▶ [Do this] Copy the entries below word for word, beginning at the line that contains "What is the measurable" and continuing through the last line of the entries.

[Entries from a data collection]
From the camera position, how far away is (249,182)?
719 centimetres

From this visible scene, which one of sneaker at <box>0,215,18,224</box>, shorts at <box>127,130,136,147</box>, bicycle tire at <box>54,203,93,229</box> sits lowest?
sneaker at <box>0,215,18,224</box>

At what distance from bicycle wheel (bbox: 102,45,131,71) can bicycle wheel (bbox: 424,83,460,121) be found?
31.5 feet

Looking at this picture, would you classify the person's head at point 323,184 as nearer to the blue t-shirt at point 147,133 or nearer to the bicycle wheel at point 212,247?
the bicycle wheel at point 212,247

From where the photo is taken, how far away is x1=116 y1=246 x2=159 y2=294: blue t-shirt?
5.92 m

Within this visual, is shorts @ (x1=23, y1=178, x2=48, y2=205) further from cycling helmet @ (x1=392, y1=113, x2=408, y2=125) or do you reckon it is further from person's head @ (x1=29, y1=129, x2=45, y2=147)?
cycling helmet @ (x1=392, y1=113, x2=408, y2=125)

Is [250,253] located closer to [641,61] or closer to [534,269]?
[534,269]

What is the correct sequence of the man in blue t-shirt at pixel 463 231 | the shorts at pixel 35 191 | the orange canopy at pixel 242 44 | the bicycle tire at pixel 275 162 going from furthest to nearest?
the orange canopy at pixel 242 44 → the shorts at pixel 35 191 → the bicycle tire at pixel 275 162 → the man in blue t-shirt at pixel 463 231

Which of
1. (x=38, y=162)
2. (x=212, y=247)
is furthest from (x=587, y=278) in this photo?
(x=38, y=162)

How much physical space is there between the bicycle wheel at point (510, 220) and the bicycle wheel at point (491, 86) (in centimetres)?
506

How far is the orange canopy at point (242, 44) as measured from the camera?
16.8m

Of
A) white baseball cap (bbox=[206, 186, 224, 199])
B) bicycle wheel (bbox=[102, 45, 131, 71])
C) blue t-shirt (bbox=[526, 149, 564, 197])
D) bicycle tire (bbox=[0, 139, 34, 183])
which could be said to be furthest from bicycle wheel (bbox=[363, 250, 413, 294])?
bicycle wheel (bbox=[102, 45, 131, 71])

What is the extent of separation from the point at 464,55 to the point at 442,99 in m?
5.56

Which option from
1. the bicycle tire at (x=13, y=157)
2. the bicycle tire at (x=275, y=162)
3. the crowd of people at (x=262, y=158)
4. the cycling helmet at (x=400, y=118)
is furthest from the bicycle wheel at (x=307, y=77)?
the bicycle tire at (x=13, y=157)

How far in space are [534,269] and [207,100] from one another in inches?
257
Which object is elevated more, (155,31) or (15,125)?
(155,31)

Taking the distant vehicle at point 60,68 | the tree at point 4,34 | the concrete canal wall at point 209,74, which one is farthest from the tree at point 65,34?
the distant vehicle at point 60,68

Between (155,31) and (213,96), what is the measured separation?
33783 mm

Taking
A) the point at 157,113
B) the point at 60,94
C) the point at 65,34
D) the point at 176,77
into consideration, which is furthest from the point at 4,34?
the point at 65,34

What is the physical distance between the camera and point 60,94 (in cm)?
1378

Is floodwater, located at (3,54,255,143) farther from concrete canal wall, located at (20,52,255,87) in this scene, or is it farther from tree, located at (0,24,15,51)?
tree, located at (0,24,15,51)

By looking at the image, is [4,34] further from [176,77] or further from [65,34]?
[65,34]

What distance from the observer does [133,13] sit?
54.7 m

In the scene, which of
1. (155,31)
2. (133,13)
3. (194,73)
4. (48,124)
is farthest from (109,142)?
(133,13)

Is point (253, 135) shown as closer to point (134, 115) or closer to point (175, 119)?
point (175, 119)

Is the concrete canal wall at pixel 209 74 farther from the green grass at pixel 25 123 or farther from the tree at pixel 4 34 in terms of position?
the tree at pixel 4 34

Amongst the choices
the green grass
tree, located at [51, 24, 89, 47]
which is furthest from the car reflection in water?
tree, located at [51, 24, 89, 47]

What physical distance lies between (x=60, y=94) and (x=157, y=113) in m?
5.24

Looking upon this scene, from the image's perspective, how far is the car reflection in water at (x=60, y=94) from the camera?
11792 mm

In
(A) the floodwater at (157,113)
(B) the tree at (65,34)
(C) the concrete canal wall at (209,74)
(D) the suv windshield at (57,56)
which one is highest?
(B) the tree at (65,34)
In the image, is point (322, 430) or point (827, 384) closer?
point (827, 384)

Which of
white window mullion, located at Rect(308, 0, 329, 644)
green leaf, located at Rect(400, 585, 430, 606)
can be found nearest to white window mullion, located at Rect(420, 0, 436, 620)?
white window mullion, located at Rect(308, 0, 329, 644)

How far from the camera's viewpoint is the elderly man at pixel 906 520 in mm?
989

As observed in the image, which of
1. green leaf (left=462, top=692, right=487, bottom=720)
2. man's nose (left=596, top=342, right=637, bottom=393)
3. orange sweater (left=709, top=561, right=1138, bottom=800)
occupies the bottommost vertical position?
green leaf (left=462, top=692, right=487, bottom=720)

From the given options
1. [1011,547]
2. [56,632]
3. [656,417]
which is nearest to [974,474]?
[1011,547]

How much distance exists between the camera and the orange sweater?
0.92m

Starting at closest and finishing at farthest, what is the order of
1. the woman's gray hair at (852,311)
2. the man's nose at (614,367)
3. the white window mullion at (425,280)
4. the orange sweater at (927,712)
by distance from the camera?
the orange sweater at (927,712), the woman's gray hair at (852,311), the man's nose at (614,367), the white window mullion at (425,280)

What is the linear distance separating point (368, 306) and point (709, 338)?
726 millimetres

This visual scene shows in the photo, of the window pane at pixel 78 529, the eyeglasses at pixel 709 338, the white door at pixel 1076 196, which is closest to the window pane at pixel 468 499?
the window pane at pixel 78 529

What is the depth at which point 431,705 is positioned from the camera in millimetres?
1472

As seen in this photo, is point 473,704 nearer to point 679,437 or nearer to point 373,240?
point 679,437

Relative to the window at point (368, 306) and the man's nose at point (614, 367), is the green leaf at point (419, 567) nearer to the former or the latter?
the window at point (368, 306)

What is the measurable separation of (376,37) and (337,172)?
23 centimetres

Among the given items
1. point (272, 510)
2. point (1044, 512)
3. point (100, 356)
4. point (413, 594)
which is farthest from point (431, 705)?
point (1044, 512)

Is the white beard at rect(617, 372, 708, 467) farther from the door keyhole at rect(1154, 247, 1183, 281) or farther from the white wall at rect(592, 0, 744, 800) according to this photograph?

▶ [Task output]
What is the measurable separation of (376,37) and (337,172)?
23 centimetres

Among the given items
1. point (272, 510)
2. point (1044, 512)
3. point (100, 356)
4. point (413, 594)
which is farthest from point (431, 705)?
point (1044, 512)

Is the white beard at rect(617, 372, 708, 467) farther from the door keyhole at rect(1154, 247, 1183, 281) or farther from the white wall at rect(592, 0, 744, 800) according to this photograph?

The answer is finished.